Legal Challenge Over AI Compute Control
Eleven ChatGPT Plus subscribers have filed a class action lawsuit against Microsoft, alleging the tech giant deliberately restricted OpenAI’s access to computational resources through an exclusive cloud agreement. The complaint, filed in San Francisco federal court, claims Microsoft used its Azure cloud dominance to artificially inflate AI subscription prices while developing its own competing products.
The lawsuit describes Microsoft’s 2019 deal with OpenAI as giving the company “contractual control over a horizontal competitor’s supply chain.” According to the filing, this arrangement allowed Microsoft to “profit twice—first from compute sales, and again from the very AI product it constrains.” The plaintiffs allege they overpaid for ChatGPT Plus subscriptions from November 2022 through February 2025 and received degraded service during this period.
Price Impact and Market Definition
Perhaps the most striking evidence cited in the complaint involves what happened when OpenAI began purchasing compute from Google Cloud in June 2025. The lawsuit claims that once Microsoft’s exclusivity ended, ChatGPT token prices dropped by 80 percent within weeks. This dramatic price shift is characterized as a “powerful natural experiment” demonstrating the effects of Microsoft’s alleged anticompetitive behavior.

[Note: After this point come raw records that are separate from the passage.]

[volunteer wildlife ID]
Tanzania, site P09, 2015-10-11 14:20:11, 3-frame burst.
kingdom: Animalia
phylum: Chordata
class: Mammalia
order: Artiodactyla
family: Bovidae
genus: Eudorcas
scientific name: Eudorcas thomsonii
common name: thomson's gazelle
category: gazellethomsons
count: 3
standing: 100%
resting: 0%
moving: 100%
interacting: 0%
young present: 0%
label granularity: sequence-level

The plaintiffs have defined a new antitrust market they call the Consumer Generative AI Market, which includes subscription products like ChatGPT Plus, Claude Pro, Gemini Advanced, and DeepSeek Chat. They argue that Microsoft’s actions affected pricing and service quality across this entire market segment.
Legal Precedent and Current Status
The lawsuit draws parallels to Microsoft’s 1990s antitrust battles, calling the company a “recidivist violator” that has “ported the same exclusionary playbook into AI.” Legal experts note that the strength of the case may depend on whether Microsoft actually exercised control over OpenAI’s compute resources or merely had the contractual ability to do so.

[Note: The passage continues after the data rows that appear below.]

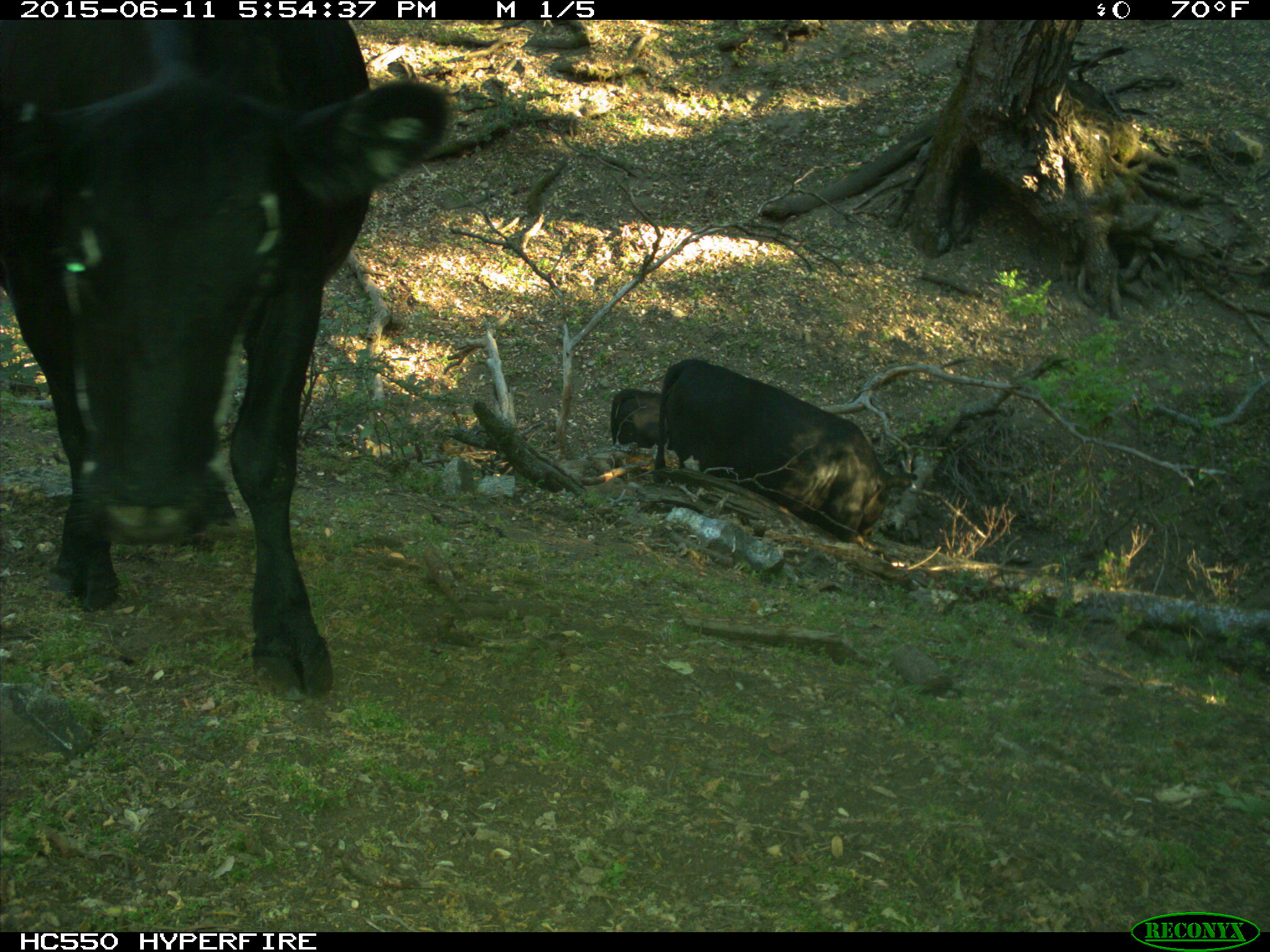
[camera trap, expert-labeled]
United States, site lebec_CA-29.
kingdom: Animalia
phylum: Chordata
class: Mammalia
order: Artiodactyla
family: Bovidae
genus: Bos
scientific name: Bos taurus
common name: domestic cow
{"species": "Bos taurus (domestic cow)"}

Navodaya Singh Rajpurohit, a legal partner at Coinque Consulting, told Decrypt that “restraint of trade turns on control.” He suggested that internal emails and capacity records could serve as evidence if the exclusive agreement itself isn’t available.
Ongoing Developments and Remedies Sought
The class action arrives during significant shifts in the Microsoft-OpenAI relationship. Japan’s SoftBank is reportedly negotiating to invest up to $25 billion in OpenAI, which would surpass Microsoft’s $13 billion stake. Meanwhile, Microsoft has agreed under the Stargate project to end its exclusive cloud provider status.
Plaintiffs are seeking monetary damages for overpayment and a permanent injunction that would bar Microsoft from exclusive compute deals with OpenAI. They also want disclosure of internal communications regarding compute supply, pricing, and integration. Legal experts suggest courts could order changes to the OpenAI arrangement and set guardrails to prevent future anticompetitive behavior.
The complaint alleges that Microsoft “still retains the contractual ability to restrict OpenAI’s compute purchases,” describing this power as remaining “as a sword of Damocles over OpenAI, wielded by one of its principal competitors.” Neither Microsoft nor OpenAI has responded to requests for comment on the lawsuit.